# SEAOC Vol 2 - Example 5 part 9c - Subdiaphragm Question



## Agostage (Jan 26, 2014)

Referencing SEAOC Vol 2 (2009) - Example 5 part 9c

Tilt-Up building with wood flexible diaphram:

pg. 305

In this example the main diaphragm is designed for the N-S direction and a nailing zone diagram is created to reflect the varying shear demand that exists (The E-W direction is not shown but would need to be computed in practice).

In part 9c. a subdiaphragm is designed in the E-W direction (using out-of-plane Fp forces), simple beam analysis to yield a shear demand.

However, they use the previous main diaphragm N-S capacities to compare to the subdiaphragm shears developed from an E-W load. Is this correct?
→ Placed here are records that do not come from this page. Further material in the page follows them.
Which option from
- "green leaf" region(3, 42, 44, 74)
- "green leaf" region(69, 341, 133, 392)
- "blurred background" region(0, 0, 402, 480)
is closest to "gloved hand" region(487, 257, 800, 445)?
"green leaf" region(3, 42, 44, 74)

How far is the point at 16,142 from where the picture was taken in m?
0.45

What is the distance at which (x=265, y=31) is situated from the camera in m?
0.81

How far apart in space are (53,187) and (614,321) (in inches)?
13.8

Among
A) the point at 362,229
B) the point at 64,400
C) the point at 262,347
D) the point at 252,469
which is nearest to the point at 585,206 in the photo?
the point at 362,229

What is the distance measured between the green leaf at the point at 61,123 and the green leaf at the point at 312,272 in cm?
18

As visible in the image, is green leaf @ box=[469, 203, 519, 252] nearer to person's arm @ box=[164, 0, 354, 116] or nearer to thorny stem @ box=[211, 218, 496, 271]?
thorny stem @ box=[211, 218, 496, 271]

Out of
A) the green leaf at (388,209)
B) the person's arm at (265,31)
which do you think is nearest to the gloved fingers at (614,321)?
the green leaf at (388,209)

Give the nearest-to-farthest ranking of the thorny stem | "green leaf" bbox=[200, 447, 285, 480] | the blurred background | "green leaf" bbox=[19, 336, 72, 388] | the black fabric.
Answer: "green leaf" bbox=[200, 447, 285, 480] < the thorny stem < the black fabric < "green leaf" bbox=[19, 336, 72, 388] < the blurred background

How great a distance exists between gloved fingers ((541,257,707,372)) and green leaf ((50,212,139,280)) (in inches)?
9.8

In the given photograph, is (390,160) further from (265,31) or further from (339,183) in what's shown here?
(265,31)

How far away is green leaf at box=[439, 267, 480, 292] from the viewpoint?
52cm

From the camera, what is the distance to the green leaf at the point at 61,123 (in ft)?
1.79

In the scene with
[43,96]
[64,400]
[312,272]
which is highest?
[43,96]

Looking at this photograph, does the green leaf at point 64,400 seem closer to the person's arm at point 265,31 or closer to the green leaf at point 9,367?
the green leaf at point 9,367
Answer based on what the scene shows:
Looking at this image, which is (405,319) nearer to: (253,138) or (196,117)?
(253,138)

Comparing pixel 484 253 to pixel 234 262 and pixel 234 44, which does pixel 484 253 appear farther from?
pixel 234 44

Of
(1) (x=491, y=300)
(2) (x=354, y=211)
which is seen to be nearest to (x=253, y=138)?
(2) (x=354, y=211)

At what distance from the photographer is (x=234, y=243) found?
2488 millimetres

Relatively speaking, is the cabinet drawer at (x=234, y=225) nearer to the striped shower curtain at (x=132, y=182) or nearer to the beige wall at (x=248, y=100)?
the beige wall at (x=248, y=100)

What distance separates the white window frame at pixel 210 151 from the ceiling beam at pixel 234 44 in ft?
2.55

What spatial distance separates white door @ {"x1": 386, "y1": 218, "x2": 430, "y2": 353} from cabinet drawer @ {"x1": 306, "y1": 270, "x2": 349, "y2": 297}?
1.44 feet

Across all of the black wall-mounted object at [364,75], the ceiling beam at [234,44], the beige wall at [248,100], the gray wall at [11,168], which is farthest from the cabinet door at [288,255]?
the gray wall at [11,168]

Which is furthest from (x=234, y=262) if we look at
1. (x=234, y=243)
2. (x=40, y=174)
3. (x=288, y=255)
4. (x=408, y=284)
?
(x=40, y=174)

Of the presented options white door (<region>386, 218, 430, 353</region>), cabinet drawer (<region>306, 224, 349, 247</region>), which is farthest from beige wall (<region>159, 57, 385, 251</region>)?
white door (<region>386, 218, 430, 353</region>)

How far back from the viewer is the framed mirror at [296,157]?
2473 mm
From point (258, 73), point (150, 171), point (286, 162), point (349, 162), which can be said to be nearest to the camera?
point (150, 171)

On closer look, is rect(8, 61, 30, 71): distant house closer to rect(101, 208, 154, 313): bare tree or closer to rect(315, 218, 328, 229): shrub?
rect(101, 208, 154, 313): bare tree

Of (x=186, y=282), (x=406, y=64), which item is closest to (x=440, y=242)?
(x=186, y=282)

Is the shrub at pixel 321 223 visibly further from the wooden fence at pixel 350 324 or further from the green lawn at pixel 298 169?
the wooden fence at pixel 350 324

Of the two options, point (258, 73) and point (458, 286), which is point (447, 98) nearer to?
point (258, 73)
It seems to me that the main diaphragm in the N-S direction is a NDS Case 4 while the subdiaphragm is a Case 2 that should be checked against the main diaphragm E-W capacities.

Appreciate any guidance.


----------



## Agostage (Jan 28, 2014)

They do the same thing in this APA diaphragm guide:

http://www.ce.udel.edu/courses/CIEG407/APA%20Diaphragms%20and%20Shear%20Walls.pdf

Example 12 subdiaphragm assumes Example 10 main diaphragm capacities, shears not in the same direction.


----------



## Agostage (Feb 3, 2014)

Is the question clear? If the question isn't clear I can write something up. I have the question out to a couple wood design experts and I will follow-up with the responses here.


----------



## TehMightyEngineer (Feb 4, 2014)

I don't have my SEAOC in front of me so I can't reference the question but, from what you described; yes the two diaphragms would have different capacities.


----------